### Conjunto de tareas
[1] Repite tal cual el pasaje del texto sobre la abstención electoral que empieza en las palabras "Frente a la" y termina después de "cuestión de fondo.".
[2] Resume en dos oraciones el texto sobre la abstención electoral.
[3] Por favor, retoma el texto sobre la abstención electoral a partir de su última oración y continúalo.

═══ Documento fuente

Frente a la magnitud de lo acontecido no se puede imitar al avestruz y esconder la cabeza, negando o matizando la realidad. Lo cierto es que una amplia mayoría de electores decidió, por razones diversas, no ejercer su derecho a voto.

 

Este comportamiento masificado plantea una retahíla de interrogante a los analistas que no son nada fáciles de responder. Así, por ejemplo, cabe preguntarse cómo ha sido posible que ninguna de las encuestas haya pronosticado lo sucedido. Si bien se ha intentado explicar esta verdadera debacle a partir de ciertos criterios procedimentales como el “voto voluntario” y la “inscripción automática”, ello solo posterga la cuestión de fondo.

══════
═══ Entradas mostradas

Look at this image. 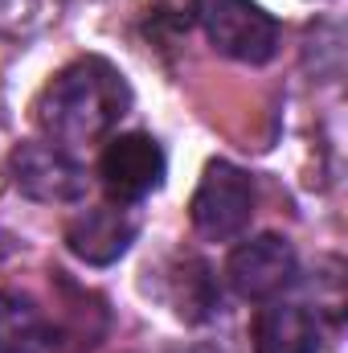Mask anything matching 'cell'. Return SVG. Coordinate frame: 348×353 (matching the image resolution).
Instances as JSON below:
<instances>
[{
  "label": "cell",
  "instance_id": "1",
  "mask_svg": "<svg viewBox=\"0 0 348 353\" xmlns=\"http://www.w3.org/2000/svg\"><path fill=\"white\" fill-rule=\"evenodd\" d=\"M33 111L54 144H94L131 111V87L119 66L90 54L62 66L37 94Z\"/></svg>",
  "mask_w": 348,
  "mask_h": 353
},
{
  "label": "cell",
  "instance_id": "2",
  "mask_svg": "<svg viewBox=\"0 0 348 353\" xmlns=\"http://www.w3.org/2000/svg\"><path fill=\"white\" fill-rule=\"evenodd\" d=\"M188 214H193L197 234H205L213 243H230L254 218V181L230 161H209L197 193H193Z\"/></svg>",
  "mask_w": 348,
  "mask_h": 353
},
{
  "label": "cell",
  "instance_id": "3",
  "mask_svg": "<svg viewBox=\"0 0 348 353\" xmlns=\"http://www.w3.org/2000/svg\"><path fill=\"white\" fill-rule=\"evenodd\" d=\"M201 21L217 54L234 62L262 66L279 50V21L262 12L254 0H201Z\"/></svg>",
  "mask_w": 348,
  "mask_h": 353
},
{
  "label": "cell",
  "instance_id": "4",
  "mask_svg": "<svg viewBox=\"0 0 348 353\" xmlns=\"http://www.w3.org/2000/svg\"><path fill=\"white\" fill-rule=\"evenodd\" d=\"M12 185L45 205H70L87 197V169L62 148V144H45V140H25L17 144L12 161Z\"/></svg>",
  "mask_w": 348,
  "mask_h": 353
},
{
  "label": "cell",
  "instance_id": "5",
  "mask_svg": "<svg viewBox=\"0 0 348 353\" xmlns=\"http://www.w3.org/2000/svg\"><path fill=\"white\" fill-rule=\"evenodd\" d=\"M164 148L156 144V136L148 132H127V136H115L98 161V176H102V189L111 193V201L119 205H131V201H144L148 193H156L164 185Z\"/></svg>",
  "mask_w": 348,
  "mask_h": 353
},
{
  "label": "cell",
  "instance_id": "6",
  "mask_svg": "<svg viewBox=\"0 0 348 353\" xmlns=\"http://www.w3.org/2000/svg\"><path fill=\"white\" fill-rule=\"evenodd\" d=\"M299 275V259L291 251L287 239L279 234H259L246 239L242 247H234L230 263H226V279L242 300H274L279 292H287Z\"/></svg>",
  "mask_w": 348,
  "mask_h": 353
},
{
  "label": "cell",
  "instance_id": "7",
  "mask_svg": "<svg viewBox=\"0 0 348 353\" xmlns=\"http://www.w3.org/2000/svg\"><path fill=\"white\" fill-rule=\"evenodd\" d=\"M140 234V218L127 205H94L70 218L66 226V247L90 267H107L127 255V247Z\"/></svg>",
  "mask_w": 348,
  "mask_h": 353
},
{
  "label": "cell",
  "instance_id": "8",
  "mask_svg": "<svg viewBox=\"0 0 348 353\" xmlns=\"http://www.w3.org/2000/svg\"><path fill=\"white\" fill-rule=\"evenodd\" d=\"M320 316L307 304L274 300L254 321V353H320Z\"/></svg>",
  "mask_w": 348,
  "mask_h": 353
},
{
  "label": "cell",
  "instance_id": "9",
  "mask_svg": "<svg viewBox=\"0 0 348 353\" xmlns=\"http://www.w3.org/2000/svg\"><path fill=\"white\" fill-rule=\"evenodd\" d=\"M45 321L41 308L21 292H0V353H41Z\"/></svg>",
  "mask_w": 348,
  "mask_h": 353
},
{
  "label": "cell",
  "instance_id": "10",
  "mask_svg": "<svg viewBox=\"0 0 348 353\" xmlns=\"http://www.w3.org/2000/svg\"><path fill=\"white\" fill-rule=\"evenodd\" d=\"M221 296H217V283H213V271L201 263V259H184L180 271L173 275V308L180 321L197 325V321H209L217 312Z\"/></svg>",
  "mask_w": 348,
  "mask_h": 353
},
{
  "label": "cell",
  "instance_id": "11",
  "mask_svg": "<svg viewBox=\"0 0 348 353\" xmlns=\"http://www.w3.org/2000/svg\"><path fill=\"white\" fill-rule=\"evenodd\" d=\"M58 17V0H0V33L33 37Z\"/></svg>",
  "mask_w": 348,
  "mask_h": 353
}]
</instances>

══════

### Respuestas por tarea
[1]
Frente a la magnitud de lo acontecido no se puede imitar al avestruz y esconder la cabeza, negando o matizando la realidad. Lo cierto es que una amplia mayoría de electores decidió, por razones diversas, no ejercer su derecho a voto.

 

Este comportamiento masificado plantea una retahíla de interrogante a los analistas que no son nada fáciles de responder. Así, por ejemplo, cabe preguntarse cómo ha sido posible que ninguna de las encuestas haya pronosticado lo sucedido. Si bien se ha intentado explicar esta verdadera debacle a partir de ciertos criterios procedimentales como el “voto voluntario” y la “inscripción automática”, ello solo posterga la cuestión de fondo.

[2] Una amplia mayoría de electores decidió, por razones diversas, no ejercer su derecho a voto, y esa realidad no debe negarse ni matizarse. Este comportamiento plantea interrogantes difíciles, como por qué ninguna encuesta lo pronosticó, y explicarlo por el voto voluntario y la inscripción automática solo posterga la cuestión de fondo.

[3]
Cualquier aproximación seria a este fenómeno, exige reconocer en él un proceso de larga data. Asistimos al resultado de un largo proceso que nos remonta al origen mismo de la democracia en que habitamos y, ciertamente, a su antecedente inmediato, la dictadura militar de Augusto Pinochet. Las claves para comprender el presente político de nuestro país se encuentran en diecisiete años de dictadura, seguidos por dos décadas de una democracia débil y más que imperfecta.

 

Si bien es evidente que el estudio de las motivaciones de cada elector para negarse a votar nos llevaría a una casuística infinita, no es menos cierto que se pueden reconocer indicios claros en algunos sectores ciudadanos que reconocen en esta negación una legítima opción política. Pensemos en ciertos sectores estudiantiles que bajo el lema “Yo no presto el voto”, han convertido la deserción en un gesto político explícito.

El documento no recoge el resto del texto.